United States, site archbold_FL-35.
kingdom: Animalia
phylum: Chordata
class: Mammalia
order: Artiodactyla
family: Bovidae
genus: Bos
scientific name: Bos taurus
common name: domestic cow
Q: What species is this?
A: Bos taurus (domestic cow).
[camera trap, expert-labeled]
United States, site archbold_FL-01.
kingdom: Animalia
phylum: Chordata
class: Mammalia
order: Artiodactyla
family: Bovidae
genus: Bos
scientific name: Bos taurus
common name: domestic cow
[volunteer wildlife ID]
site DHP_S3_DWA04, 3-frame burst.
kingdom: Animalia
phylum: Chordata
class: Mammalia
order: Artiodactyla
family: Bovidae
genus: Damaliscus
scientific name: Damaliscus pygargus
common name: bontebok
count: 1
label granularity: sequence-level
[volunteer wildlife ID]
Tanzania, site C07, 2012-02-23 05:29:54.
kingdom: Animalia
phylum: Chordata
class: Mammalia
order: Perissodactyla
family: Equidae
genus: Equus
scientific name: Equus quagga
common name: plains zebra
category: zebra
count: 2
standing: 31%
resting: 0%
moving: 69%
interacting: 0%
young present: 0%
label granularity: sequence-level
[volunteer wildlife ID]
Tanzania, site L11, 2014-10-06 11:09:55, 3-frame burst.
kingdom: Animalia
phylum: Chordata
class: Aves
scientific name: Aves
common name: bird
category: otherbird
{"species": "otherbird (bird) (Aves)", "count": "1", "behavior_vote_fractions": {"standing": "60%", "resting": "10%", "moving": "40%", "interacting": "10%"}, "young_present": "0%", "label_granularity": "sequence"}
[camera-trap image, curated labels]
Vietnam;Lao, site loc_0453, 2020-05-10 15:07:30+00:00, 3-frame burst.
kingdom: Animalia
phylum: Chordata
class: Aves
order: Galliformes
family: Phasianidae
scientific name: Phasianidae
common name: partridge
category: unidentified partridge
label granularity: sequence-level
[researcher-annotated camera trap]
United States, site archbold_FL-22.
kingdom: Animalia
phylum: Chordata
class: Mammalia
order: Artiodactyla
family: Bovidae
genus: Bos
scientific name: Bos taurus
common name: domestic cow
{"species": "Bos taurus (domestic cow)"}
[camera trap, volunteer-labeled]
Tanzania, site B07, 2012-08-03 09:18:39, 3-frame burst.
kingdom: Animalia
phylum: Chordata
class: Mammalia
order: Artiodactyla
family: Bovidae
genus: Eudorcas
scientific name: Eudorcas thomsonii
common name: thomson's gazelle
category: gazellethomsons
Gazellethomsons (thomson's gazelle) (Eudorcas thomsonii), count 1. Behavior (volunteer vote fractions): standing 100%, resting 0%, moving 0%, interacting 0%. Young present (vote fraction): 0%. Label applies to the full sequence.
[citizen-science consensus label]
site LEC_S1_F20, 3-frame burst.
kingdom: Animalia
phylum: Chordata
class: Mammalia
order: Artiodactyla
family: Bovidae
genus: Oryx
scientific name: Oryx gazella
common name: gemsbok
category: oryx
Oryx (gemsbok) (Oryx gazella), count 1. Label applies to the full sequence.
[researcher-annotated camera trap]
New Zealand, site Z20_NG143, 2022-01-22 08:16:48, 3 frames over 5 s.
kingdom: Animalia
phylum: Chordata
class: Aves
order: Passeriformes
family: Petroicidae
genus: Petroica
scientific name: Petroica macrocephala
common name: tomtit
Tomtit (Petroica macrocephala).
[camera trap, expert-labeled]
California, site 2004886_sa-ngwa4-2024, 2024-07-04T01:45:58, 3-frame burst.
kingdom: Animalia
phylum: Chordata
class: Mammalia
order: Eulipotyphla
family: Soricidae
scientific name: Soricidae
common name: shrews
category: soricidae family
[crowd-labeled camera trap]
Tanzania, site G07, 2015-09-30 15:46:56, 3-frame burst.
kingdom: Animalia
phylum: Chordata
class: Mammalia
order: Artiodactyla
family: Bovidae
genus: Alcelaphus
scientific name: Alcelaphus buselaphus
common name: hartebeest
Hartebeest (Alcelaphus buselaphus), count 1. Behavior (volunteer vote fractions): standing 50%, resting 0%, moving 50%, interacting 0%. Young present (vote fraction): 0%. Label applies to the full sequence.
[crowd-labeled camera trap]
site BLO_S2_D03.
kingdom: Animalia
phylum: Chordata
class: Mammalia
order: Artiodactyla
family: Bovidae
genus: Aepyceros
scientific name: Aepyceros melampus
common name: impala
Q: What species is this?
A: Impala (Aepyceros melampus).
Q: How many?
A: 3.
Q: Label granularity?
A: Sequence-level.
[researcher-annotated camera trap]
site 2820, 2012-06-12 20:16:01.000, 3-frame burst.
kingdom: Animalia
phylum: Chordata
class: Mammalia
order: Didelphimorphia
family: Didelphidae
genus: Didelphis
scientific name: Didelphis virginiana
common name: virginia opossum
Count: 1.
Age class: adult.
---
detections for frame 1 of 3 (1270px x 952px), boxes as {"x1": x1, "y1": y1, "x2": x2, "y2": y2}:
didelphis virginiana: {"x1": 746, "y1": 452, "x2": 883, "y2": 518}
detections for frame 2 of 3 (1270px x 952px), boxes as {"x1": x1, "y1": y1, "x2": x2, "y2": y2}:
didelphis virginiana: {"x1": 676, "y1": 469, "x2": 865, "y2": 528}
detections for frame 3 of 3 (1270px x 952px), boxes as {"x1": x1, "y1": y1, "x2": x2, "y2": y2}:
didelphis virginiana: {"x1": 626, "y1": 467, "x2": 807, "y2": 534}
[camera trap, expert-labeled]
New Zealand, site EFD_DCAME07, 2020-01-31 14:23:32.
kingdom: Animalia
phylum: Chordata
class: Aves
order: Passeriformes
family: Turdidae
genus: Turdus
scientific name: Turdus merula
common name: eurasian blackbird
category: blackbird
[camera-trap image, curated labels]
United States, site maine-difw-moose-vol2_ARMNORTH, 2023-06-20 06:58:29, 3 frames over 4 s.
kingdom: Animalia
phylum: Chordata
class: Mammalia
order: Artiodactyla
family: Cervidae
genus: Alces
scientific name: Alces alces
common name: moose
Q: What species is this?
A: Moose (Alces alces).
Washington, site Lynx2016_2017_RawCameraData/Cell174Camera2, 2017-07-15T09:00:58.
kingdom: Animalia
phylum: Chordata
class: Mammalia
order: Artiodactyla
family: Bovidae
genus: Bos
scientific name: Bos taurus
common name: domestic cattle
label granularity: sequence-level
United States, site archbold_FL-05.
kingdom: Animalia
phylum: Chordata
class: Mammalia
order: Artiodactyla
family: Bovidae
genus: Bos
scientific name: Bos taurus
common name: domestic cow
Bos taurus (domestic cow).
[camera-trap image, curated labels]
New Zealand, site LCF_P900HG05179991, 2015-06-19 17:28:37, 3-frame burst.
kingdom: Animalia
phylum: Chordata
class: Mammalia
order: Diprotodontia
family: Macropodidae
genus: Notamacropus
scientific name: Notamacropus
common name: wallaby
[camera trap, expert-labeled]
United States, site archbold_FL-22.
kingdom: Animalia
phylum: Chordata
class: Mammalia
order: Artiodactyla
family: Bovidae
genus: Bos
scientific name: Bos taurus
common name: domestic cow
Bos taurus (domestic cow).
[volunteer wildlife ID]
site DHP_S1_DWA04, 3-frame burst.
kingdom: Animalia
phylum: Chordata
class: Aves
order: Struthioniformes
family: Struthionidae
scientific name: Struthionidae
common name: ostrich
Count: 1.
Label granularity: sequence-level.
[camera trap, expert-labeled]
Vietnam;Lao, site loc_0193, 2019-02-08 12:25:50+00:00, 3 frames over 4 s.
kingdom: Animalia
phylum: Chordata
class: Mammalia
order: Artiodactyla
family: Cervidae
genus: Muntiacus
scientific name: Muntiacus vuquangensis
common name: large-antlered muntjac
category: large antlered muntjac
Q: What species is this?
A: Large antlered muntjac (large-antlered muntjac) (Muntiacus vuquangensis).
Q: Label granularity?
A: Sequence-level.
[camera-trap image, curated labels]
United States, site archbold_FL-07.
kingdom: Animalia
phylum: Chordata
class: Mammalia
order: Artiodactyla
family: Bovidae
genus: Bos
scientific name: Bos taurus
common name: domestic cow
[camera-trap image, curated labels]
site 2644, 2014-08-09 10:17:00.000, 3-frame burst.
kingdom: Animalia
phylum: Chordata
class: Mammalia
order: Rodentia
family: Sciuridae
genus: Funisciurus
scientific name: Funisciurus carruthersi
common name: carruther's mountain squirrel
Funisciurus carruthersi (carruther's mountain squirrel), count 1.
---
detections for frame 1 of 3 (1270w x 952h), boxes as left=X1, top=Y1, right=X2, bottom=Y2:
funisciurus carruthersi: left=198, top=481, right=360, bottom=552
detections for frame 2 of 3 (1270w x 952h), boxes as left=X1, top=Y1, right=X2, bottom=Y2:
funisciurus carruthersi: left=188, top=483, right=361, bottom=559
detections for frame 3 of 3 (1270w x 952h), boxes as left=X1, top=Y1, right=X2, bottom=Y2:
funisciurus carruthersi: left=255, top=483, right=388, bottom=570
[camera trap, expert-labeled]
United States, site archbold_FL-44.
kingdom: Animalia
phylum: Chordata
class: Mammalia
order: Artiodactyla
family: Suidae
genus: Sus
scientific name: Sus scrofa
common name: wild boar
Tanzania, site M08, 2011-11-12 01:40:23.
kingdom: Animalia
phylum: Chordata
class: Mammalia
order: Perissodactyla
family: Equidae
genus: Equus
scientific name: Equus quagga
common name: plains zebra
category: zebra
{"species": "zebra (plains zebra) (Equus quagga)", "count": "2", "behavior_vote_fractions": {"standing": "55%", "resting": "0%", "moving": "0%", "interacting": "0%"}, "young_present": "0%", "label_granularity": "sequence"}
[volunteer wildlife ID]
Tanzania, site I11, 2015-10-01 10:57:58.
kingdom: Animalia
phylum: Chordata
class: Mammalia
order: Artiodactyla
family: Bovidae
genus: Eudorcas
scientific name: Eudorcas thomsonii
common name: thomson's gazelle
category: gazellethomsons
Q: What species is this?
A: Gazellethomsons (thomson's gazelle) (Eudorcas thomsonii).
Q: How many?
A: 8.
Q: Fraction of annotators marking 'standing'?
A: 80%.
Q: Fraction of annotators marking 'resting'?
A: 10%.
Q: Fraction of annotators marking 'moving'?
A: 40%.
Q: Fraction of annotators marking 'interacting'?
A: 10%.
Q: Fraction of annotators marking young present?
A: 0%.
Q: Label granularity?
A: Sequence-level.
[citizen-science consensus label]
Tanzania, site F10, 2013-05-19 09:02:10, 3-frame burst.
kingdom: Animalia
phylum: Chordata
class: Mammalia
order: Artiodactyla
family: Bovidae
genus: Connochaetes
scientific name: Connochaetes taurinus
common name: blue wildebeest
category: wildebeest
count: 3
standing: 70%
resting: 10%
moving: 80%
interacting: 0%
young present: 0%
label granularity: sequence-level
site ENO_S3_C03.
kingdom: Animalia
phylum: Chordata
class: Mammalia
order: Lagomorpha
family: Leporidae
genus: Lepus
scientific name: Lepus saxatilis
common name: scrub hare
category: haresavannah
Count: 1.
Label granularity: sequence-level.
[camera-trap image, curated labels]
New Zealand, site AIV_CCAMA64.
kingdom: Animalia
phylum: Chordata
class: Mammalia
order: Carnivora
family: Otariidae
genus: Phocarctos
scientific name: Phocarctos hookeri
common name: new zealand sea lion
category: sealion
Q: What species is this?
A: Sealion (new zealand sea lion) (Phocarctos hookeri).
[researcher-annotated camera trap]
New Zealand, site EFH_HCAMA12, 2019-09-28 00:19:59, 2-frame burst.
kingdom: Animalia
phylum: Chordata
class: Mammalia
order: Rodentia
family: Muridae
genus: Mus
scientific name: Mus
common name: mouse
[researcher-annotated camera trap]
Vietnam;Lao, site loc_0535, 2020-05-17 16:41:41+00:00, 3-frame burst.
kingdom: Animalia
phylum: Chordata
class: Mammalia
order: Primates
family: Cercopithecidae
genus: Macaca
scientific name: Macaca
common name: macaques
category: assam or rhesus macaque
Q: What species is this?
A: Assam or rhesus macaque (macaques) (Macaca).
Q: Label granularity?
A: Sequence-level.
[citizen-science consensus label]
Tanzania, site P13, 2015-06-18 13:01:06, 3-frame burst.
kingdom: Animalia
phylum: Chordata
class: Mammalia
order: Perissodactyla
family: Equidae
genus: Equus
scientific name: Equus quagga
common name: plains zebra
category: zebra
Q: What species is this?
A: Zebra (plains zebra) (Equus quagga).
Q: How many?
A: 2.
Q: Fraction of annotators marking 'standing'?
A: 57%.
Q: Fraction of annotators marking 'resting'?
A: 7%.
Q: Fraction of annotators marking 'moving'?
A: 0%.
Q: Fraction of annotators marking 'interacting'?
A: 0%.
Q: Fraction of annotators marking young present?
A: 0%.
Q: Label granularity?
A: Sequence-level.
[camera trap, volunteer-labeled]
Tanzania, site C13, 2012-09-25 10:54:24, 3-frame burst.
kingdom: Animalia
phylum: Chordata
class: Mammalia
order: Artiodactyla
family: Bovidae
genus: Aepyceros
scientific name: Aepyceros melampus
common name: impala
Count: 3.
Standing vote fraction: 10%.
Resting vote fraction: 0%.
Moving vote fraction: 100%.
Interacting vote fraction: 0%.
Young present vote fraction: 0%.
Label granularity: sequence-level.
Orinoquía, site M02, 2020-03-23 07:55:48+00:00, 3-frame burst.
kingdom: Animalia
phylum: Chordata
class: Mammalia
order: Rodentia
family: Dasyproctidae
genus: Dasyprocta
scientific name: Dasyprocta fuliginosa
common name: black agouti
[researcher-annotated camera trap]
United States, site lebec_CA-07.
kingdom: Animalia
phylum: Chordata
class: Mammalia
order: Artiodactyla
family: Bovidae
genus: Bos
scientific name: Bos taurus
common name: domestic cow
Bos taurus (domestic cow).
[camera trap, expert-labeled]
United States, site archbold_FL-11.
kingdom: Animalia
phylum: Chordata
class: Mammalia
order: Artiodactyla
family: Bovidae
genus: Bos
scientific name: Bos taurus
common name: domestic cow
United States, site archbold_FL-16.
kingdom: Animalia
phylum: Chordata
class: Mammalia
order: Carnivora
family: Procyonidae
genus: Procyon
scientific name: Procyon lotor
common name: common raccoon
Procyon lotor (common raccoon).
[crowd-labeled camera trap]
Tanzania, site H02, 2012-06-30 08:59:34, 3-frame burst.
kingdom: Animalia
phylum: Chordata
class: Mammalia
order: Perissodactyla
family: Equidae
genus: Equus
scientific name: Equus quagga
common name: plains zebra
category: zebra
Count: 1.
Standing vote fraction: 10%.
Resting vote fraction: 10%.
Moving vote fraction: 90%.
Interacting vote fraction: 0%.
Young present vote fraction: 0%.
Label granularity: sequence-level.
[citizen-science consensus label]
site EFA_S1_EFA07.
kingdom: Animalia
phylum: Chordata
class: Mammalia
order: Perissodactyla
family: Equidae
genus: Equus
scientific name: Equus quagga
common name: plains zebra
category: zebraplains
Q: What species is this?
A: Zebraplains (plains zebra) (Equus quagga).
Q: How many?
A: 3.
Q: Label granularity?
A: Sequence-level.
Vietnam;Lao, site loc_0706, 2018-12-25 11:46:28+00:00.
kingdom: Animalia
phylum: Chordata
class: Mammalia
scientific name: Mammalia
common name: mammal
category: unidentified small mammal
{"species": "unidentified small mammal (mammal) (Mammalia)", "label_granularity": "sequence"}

§ TASK OBJECTIVE: Scan the records above for the lines holding "genus: Connochaetes" and "genus: Lepus". Transcribe those two and every line between them word for word, and no others.

§ SOLUTION FOR THIS TASK:
genus: Connochaetes
scientific name: Connochaetes taurinus
common name: blue wildebeest
category: wildebeest
count: 3
standing: 70%
resting: 10%
moving: 80%
interacting: 0%
young present: 0%
label granularity: sequence-level
site ENO_S3_C03.
kingdom: Animalia
phylum: Chordata
class: Mammalia
order: Lagomorpha
family: Leporidae
genus: Lepus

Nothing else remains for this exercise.